#### [DESCRIPTION OF THE TASK]
Copy word for word the passage of the text about the spam email below that runs between "With every form" and "body breaking down.", inclusive.
---------- SOURCE DOCUMENT ----------
With every form of exercise I’ve gotten into there’s a point where my brain switches off and my body just goes. It’s a paradox that through physical exertion I lose awareness of my physical body. It’s cool. But it takes a lot of time. It also often leads to my body breaking down.
Early in August I returned to work after three months away. Waiting in my spam folder was a long unhinged email. It felt like a targeted ad, as if the spammer datamined me before composing a spam specifically for me.
No line breaks. Inconsistent punctuation. The mafia and the government create and distribute drugs. Police arrest people for doing drugs. Some actions break your aura and destroy your chakra, allowing evil and demons into your body and soul. One such action is eating meat, “Doing bad things like eating meat, when you die, the devil will catch you and will beat your ass with candy.”
There are ways to rebuild your chakra and rid your life of evil and demons and also sickness, “There is a technique to cure any disease. Good jobs, having a woman, dream, music, laughter, adrenaline, crying, love all works. always be happy. must feel, fantasize that you Boss beats with the Gods, remember nostalgia.”
The email turns into a mystical, antivax self-help health plan. Ending on the most surefire way to restore aura and chakra, “Do not do a bad thing, make exercise, do starve. When the body becomes empty and light, you will be able to slip into the astral world, and when you slip, you will win. Because those are the rules.”
---------- PROVIDED DATA ----------
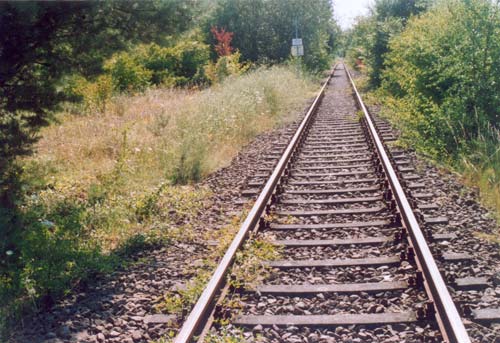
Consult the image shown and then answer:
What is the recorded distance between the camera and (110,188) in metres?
----------
#### [REPLY TO THE EXERCISE]
With every form of exercise I’ve gotten into there’s a point where my brain switches off and my body just goes. It’s a paradox that through physical exertion I lose awareness of my physical body. It’s cool. But it takes a lot of time. It also often leads to my body breaking down.